Prompt caching is enabled by default for the following models:
How It Works
Unlike other providers that require manual cache breakpoints or header modifications, Cerebras Prompt Caching works automatically on all supported API requests. No code changes are required.- Prefix Matching: When you send a request, the system analyzes the beginning of your prompt (the prefix). This includes system prompts, tool definitions, and few-shot examples.
- Block-Based Caching: The system processes prompts in blocks (typically 100–600 tokens). If a block matches a segment stored in our ephemeral memory from a recent request within your organization, the computation is reused.
- Cache Hit: Reusing cached blocks skips the processing phase for those tokens, resulting in lower latency.
- Cache Miss: If no match is found, the prompt is processed as normal, and the prefix is stored in the cache for potential future matches.
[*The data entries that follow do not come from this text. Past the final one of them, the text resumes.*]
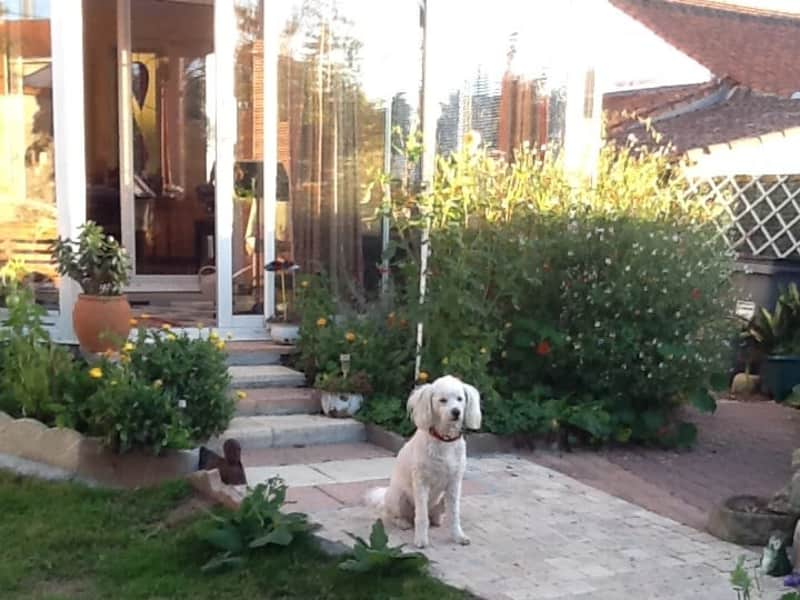 Housesitting assignment in La Roche-sur-Yon, France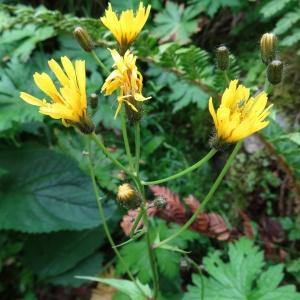 - Hieracium neocerinthe Fr. [1848]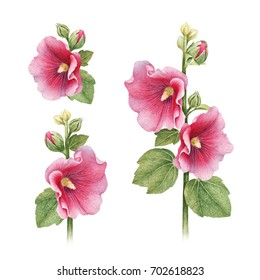 Watercolor illustrations of mallow flowers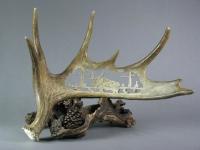 Swamp moose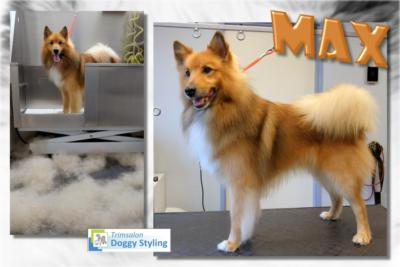 Trimsalon Doggy Styling - Max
- Automatic Expiration: Cached data is ephemeral. We guarantee a Time-To-Live (TTL) of 5 minutes, though caches may persist up to 1 hour depending on system load.
To get a cache hit, the entire beginning of your prompt must match exactly with a previously cached prefix. Even a single character difference in the first token will result in a cache miss for that block and all subsequent blocks.
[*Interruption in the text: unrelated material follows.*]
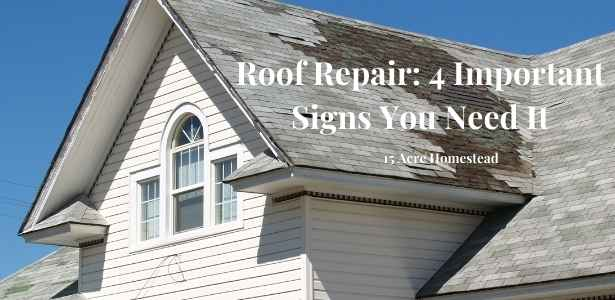 roof repair featured image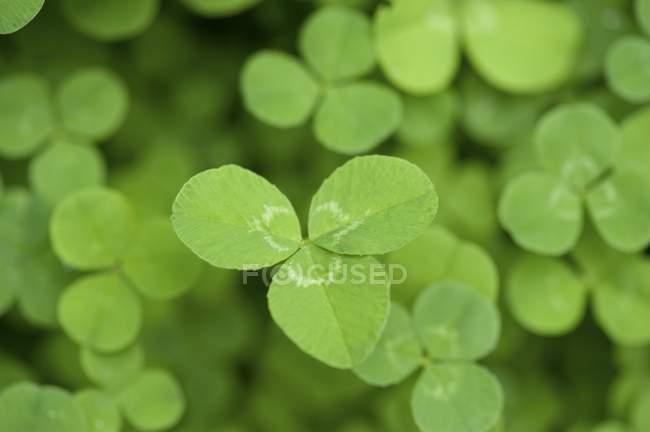 Feuilles de trèfle vert — Photo de stock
Structuring Prompts for Caching
To maximize cache hits and minimize latency, organize your prompts with static content first and dynamic content last. The system caches prompts from the beginning of the message. If you place dynamic content (like a timestamp or a unique User ID) at the start of the prompt, the prefix will differ for every request and the cache will never be triggered.1
Static Content First
Place content that remains the same across multiple requests at the beginning:
- System instructions (“You are a helpful assistant…”)
- Tool definitions and schemas
- Few-shot examples
- Large context documents (e.g., a legal agreement or code base)
2
Dynamic Content Last
Place content that changes with each request at the end:
- User-specific questions
- Session variables
- Timestamps
- Optimized (Cache Hit)
- Inefficient (Cache Miss)
The “You are a coding assistant…” instruction block remains static and can be cached in subsequent requests. Only the short timestamp and user query are processed fresh.
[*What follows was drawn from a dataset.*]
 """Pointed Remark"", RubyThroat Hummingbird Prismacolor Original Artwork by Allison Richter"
Result: The static portion of the system prompt is cached. Subsequent requests reuse the cache and only process the timestamp and user query.
Track Cache Usage
Verify if your requests are hitting the cache by viewing thecached_tokens field within the usage.prompt_token_details response object. This indicates the number of prompt tokens that were found in the cache.
FAQs
Do cached tokens count toward rate limits?
Do cached tokens count toward rate limits?
Yes. All cached tokens contribute to your standard Tokens Per Minute (TPM) rate limits.Calculation:
cached_tokens + input_tokens (fresh) = Total TPM usage for that request.How are cached tokens priced?
How are cached tokens priced?
There is no additional fee for using prompt caching. Input tokens, whether served from the cache or processed fresh, are billed at the standard input token rate for the respective model.
I'm sending the same request but not seeing it being cached. Why is that?
I'm sending the same request but not seeing it being cached. Why is that?
There are three common reasons for a cache miss on identical requests:
- Block Size: We cache in “blocks” (typically 100-600 tokens). If a request or prefix is shorter than the minimum block size, it may not be cached.
- Data Center Routing: While we make a best effort to route you to the same data center, traffic profiles may occasionally route you to a different location where your cache does not exist.
- TTL Expiration: If requests are sent more than 5 minutes apart, the cache may have been evicted.
Is prompt caching enabled for all customers?
Is prompt caching enabled for all customers?
Yes, prompt caching is automatically enabled for all users for the supported models.
Is prompt caching secure?
Is prompt caching secure?
Yes, it is fully ZDR-compliant. All cached context remains ephemeral in memory and never persisted. Cached tokens are stored in key-value stores colocated in the same data center as the model instance serving your traffic.
How is data privacy maintained for caches?
How is data privacy maintained for caches?
Prompt caches are never shared between organizations. Only members of your organization can benefit from caches created by identical prompts within your team.
Does prompt caching affect output quality or speed?
Does prompt caching affect output quality or speed?
Caching only affects the input processing phase (how we read your prompt). The output generation phase remains exactly the same speed and quality. You will receive the same quality response, just with faster prompt processing.
Can I manually clear the cache?
Can I manually clear the cache?
No manual cache management is required or available. The system automatically manages cache eviction based on the TTL (5 minutes to 1 hour).
What are the TTL guarantees?
What are the TTL guarantees?
Guaranteed TTL is 5 minutes, but up to 1 hour max depending on system load.
How can I tell when caching is working?
How can I tell when caching is working?
Check the
usage.prompt_tokens_details.cached_tokens field in your API response. When it’s greater than 0, caching was used for that request.Additionally, log in to cloud.cerebras.ai and click Analytics to track your cache usage.